[RECORDS SUPPLIED]

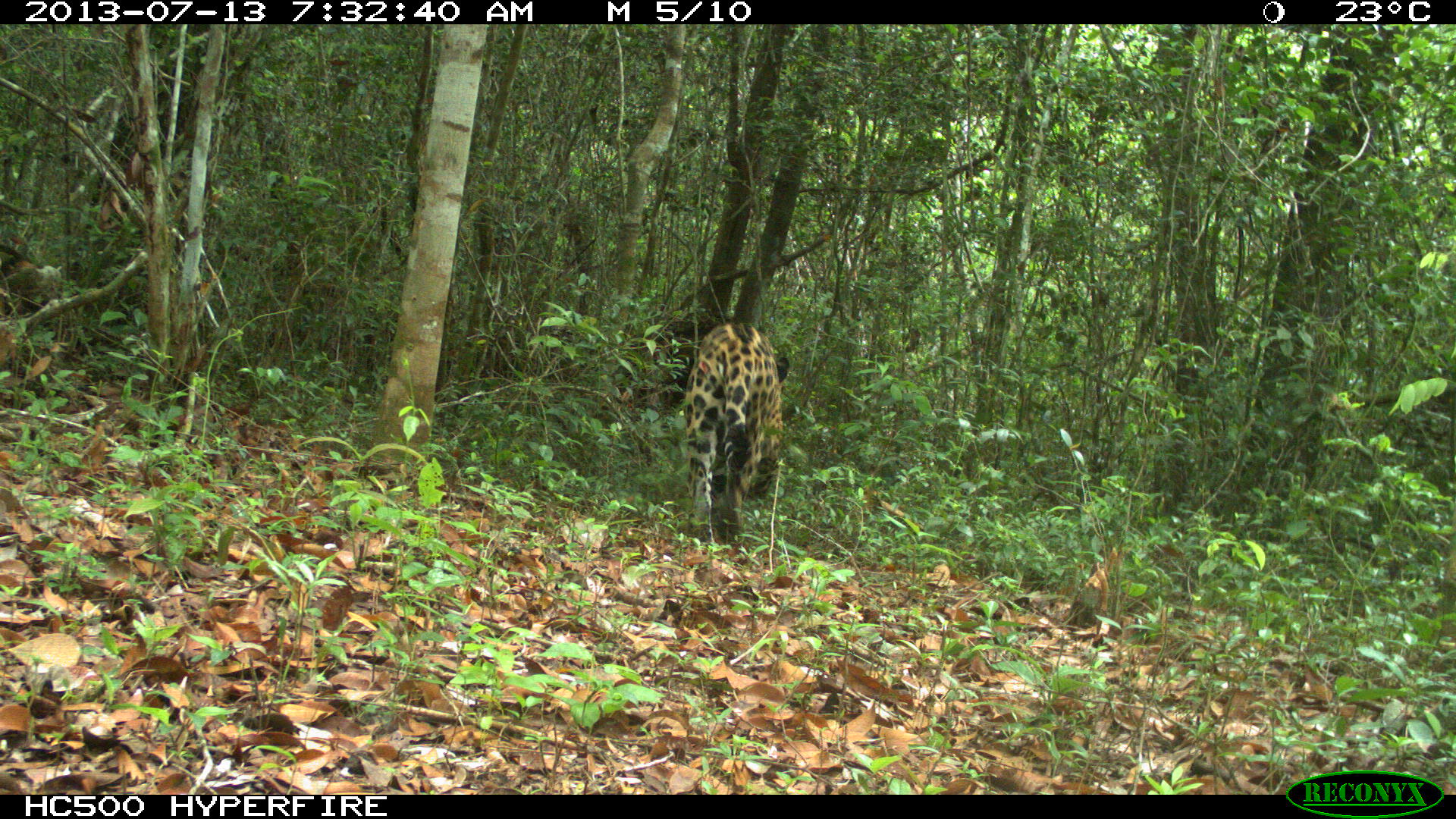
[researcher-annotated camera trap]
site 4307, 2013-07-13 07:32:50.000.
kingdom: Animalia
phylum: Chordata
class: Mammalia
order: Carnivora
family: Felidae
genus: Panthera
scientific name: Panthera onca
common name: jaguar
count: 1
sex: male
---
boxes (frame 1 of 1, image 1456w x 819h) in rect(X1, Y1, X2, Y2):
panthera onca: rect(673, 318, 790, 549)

...

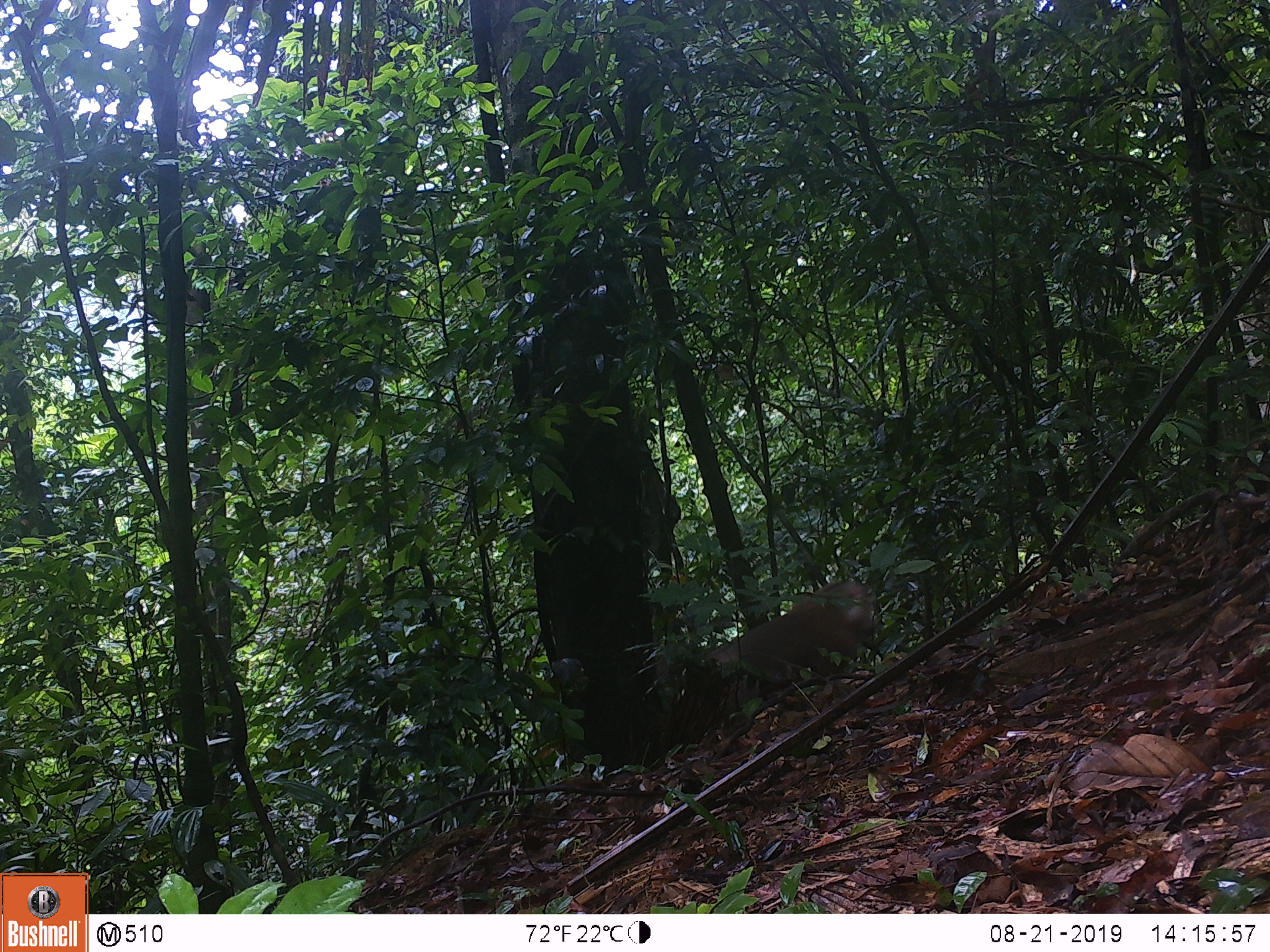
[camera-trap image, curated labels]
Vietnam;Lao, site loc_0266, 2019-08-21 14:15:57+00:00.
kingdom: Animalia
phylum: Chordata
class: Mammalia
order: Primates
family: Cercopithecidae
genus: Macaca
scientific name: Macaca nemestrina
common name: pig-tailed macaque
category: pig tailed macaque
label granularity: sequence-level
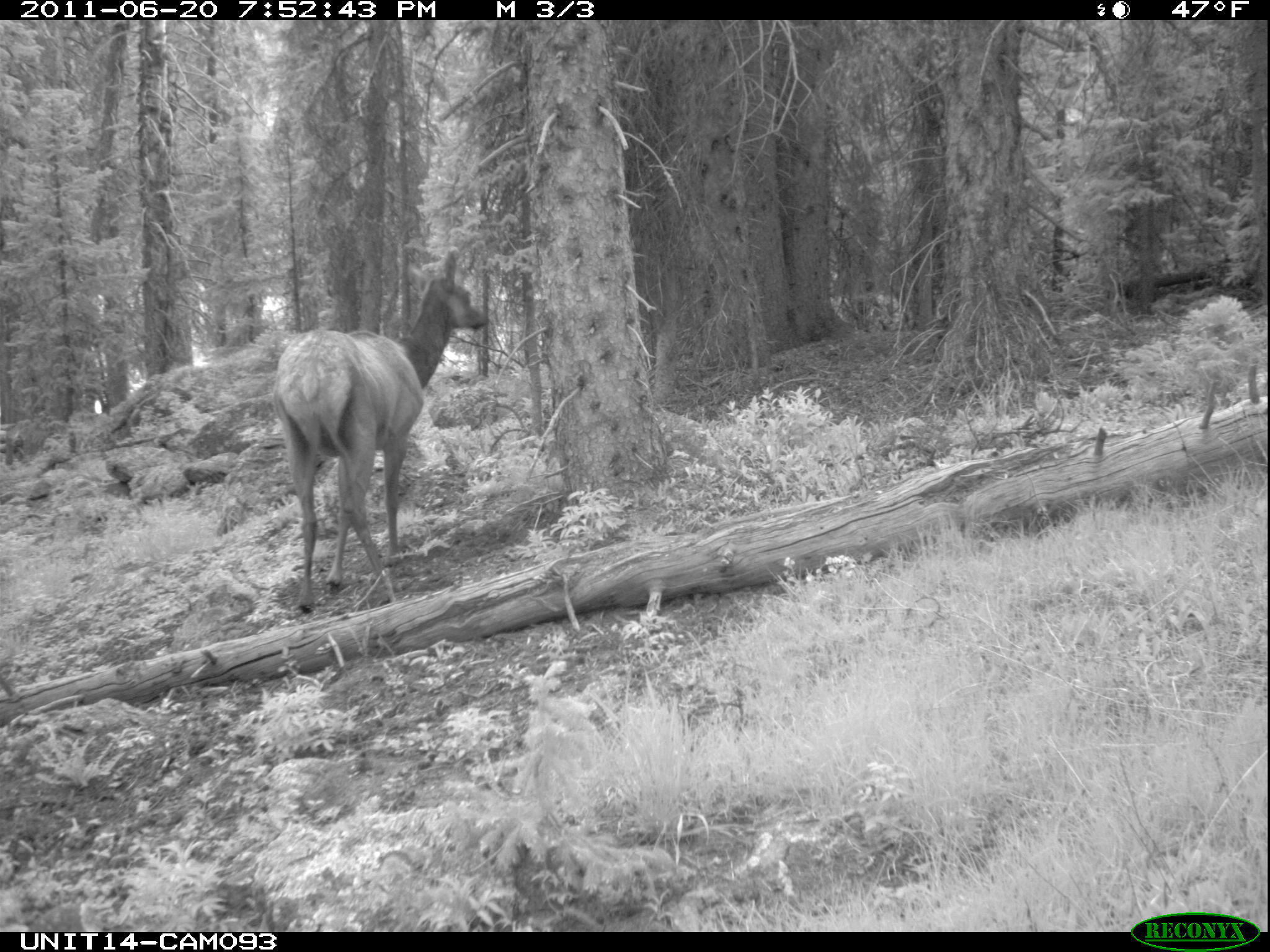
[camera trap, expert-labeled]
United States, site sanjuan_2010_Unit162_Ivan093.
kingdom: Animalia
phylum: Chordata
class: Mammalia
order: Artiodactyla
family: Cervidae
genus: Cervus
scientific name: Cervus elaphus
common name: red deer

==

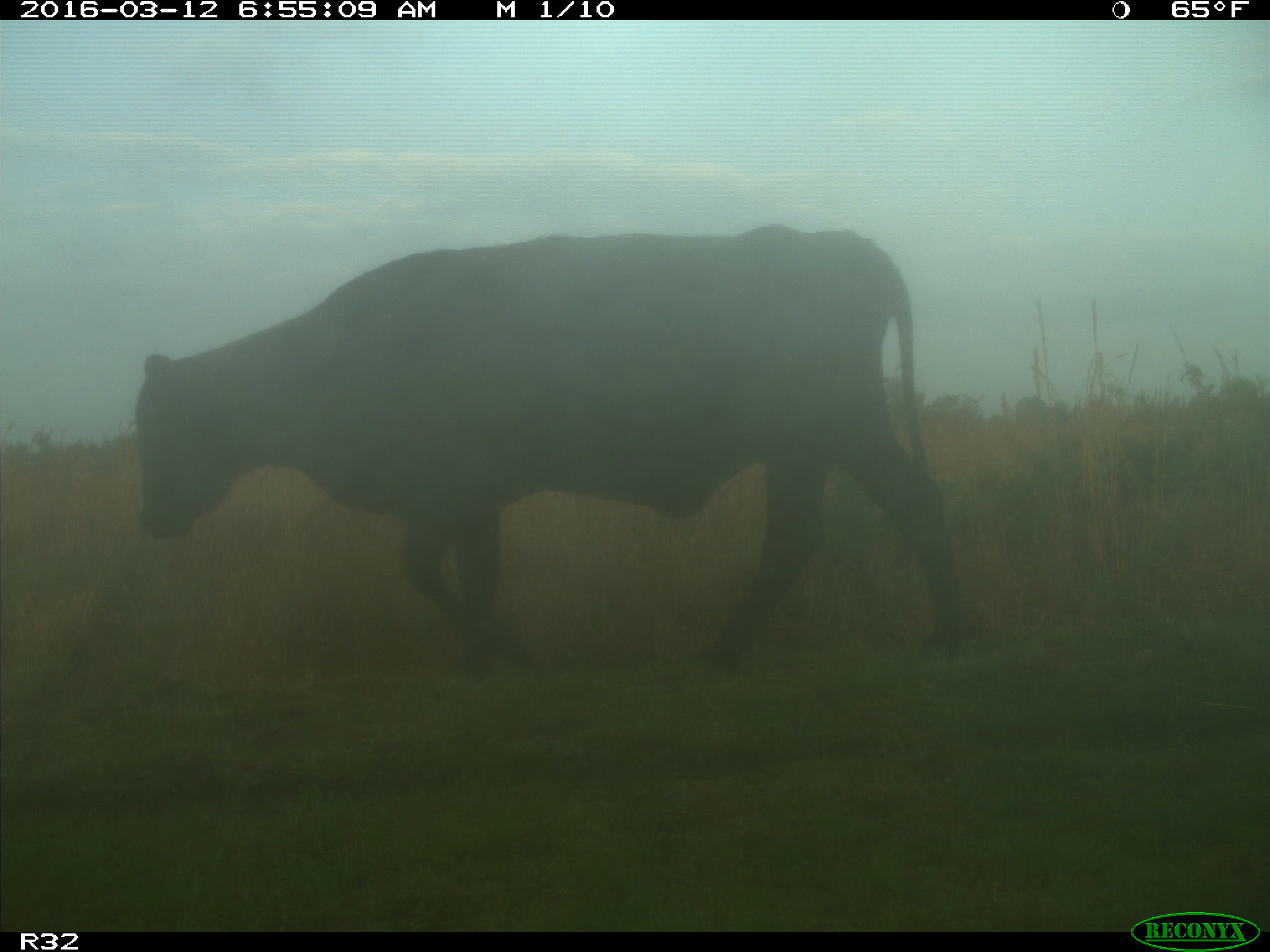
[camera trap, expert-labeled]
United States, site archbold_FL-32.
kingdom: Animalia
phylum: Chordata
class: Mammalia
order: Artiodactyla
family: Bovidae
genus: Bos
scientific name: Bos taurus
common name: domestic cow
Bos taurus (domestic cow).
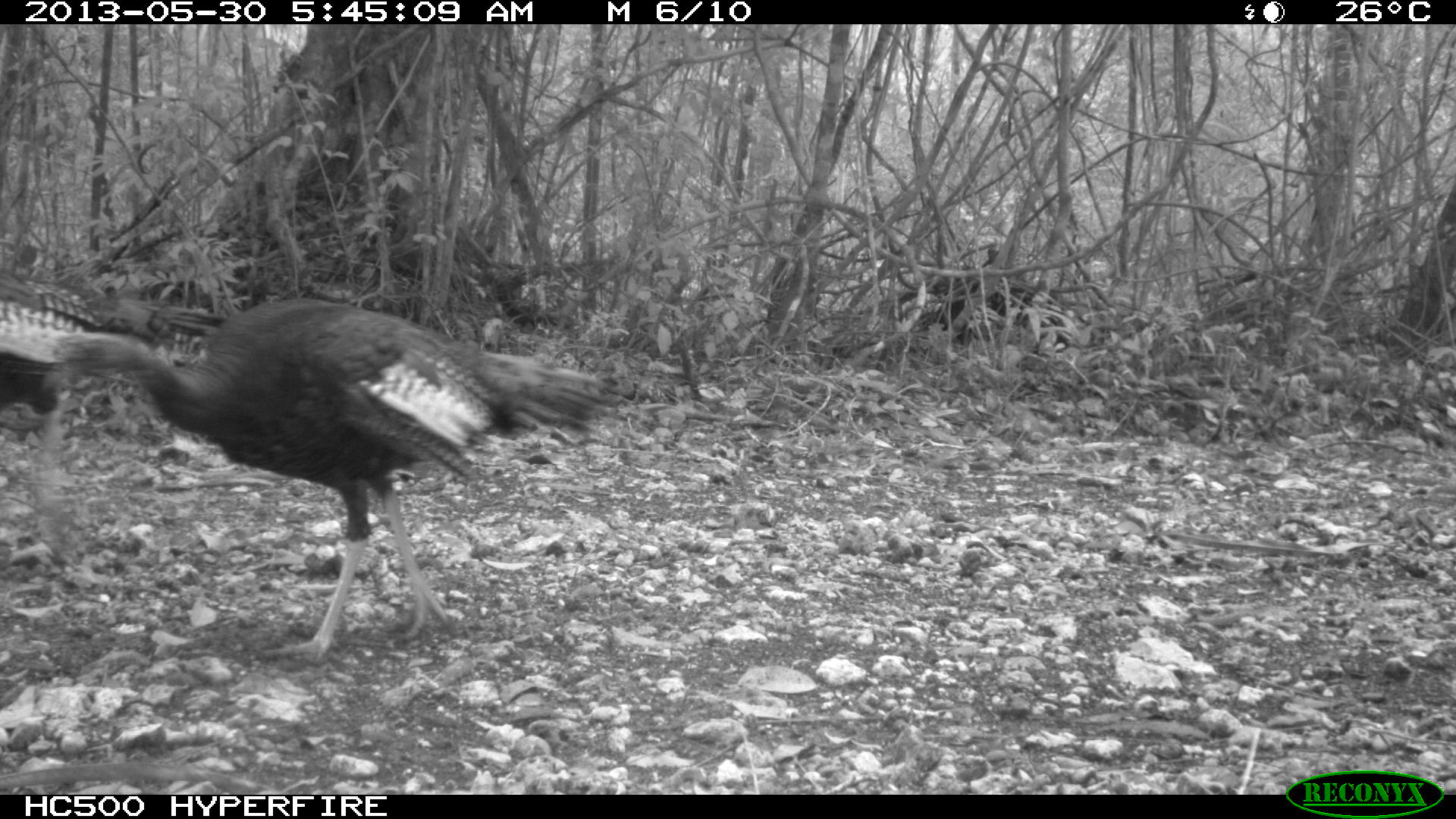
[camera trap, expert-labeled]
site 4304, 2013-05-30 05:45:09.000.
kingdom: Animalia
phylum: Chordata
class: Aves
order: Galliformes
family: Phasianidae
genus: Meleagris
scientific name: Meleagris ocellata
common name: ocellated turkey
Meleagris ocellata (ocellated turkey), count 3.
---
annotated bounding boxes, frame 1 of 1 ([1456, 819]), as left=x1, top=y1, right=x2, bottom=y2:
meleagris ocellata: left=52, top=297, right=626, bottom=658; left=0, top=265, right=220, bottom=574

[REQUIRED ACTION]
Search the entries for the word "States", then copy every line in which it is found.

[ANSWER TO THE PROBLEM]
United States, site sanjuan_2010_Unit162_Ivan093.
United States, site archbold_FL-32.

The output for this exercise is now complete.